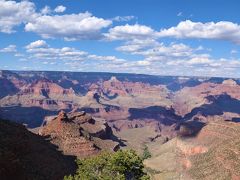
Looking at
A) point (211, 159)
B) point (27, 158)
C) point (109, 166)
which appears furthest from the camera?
point (211, 159)

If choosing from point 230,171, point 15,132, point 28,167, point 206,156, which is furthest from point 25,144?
point 206,156

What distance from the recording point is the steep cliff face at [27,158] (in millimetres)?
90125

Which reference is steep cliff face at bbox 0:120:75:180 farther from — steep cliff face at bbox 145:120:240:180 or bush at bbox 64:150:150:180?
steep cliff face at bbox 145:120:240:180

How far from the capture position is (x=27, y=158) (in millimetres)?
113750

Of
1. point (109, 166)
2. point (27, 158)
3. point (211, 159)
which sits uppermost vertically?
point (109, 166)

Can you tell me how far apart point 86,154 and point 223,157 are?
45879 millimetres

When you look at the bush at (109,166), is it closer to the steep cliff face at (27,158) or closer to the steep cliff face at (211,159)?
the steep cliff face at (27,158)

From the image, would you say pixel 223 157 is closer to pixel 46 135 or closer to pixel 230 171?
pixel 230 171

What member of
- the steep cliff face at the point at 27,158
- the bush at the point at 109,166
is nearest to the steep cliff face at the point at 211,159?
the steep cliff face at the point at 27,158

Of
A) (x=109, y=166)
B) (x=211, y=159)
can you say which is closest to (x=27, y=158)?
(x=109, y=166)

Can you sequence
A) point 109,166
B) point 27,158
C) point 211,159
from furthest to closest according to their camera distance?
point 211,159
point 27,158
point 109,166

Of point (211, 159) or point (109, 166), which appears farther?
point (211, 159)

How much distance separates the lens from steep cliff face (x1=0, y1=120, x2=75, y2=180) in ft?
296

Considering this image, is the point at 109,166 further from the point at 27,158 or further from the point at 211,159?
A: the point at 211,159
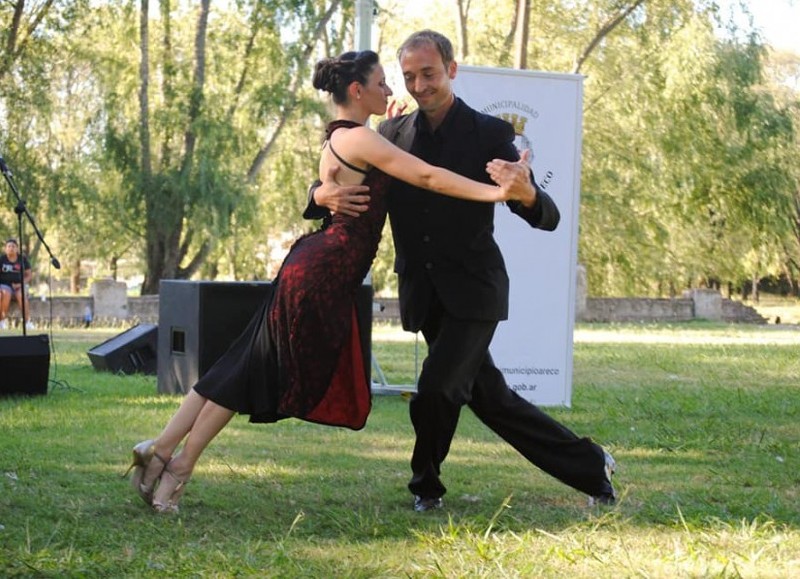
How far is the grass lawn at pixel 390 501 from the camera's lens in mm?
4508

THE TASK
Copy every record above word for word, but leave out the pictures.

OUTPUT BELOW
Looking at
A) point (211, 159)
B) point (27, 158)
C) point (109, 166)
which appears furthest from the camera?
point (211, 159)

If choosing from point 230,171, point 15,132, point 28,167, point 206,156, which is furthest from point 25,144?
point 206,156

What distance from the recording point is the steep cliff face at [27,158] (in millimetres)?
90125

Which reference is steep cliff face at bbox 0:120:75:180 farther from — steep cliff face at bbox 145:120:240:180 or bush at bbox 64:150:150:180?
steep cliff face at bbox 145:120:240:180

How far from the capture position is (x=27, y=158) (in millimetres)?
113750

Of
1. point (109, 166)
2. point (27, 158)
3. point (211, 159)
which sits uppermost vertically?
point (109, 166)

Can you tell me how far apart point 86,154 and point 223,157 are?
45879 millimetres

When you look at the bush at (109,166), is it closer to the steep cliff face at (27,158) or closer to the steep cliff face at (211,159)?
the steep cliff face at (27,158)

From the image, would you say pixel 223 157 is closer to pixel 46 135 or closer to pixel 230 171?
pixel 230 171

What member of
- the steep cliff face at the point at 27,158
- the bush at the point at 109,166
is nearest to the steep cliff face at the point at 211,159?
the steep cliff face at the point at 27,158

Of
A) (x=109, y=166)
B) (x=211, y=159)
can you say which is closest to (x=27, y=158)?
(x=109, y=166)

Can you sequence
A) point 109,166
B) point 27,158
C) point 211,159
from furthest to closest according to their camera distance?
point 211,159
point 27,158
point 109,166

Of point (211, 159) or point (109, 166), which appears farther?
point (211, 159)

How much distance separates the lens from steep cliff face (x1=0, y1=120, x2=75, y2=180) in ft?
296

Considering this image, is the point at 109,166 further from the point at 27,158 or further from the point at 211,159?
A: the point at 211,159
How far is the grass lawn at pixel 390 501 from the camera's lens in mm?
4508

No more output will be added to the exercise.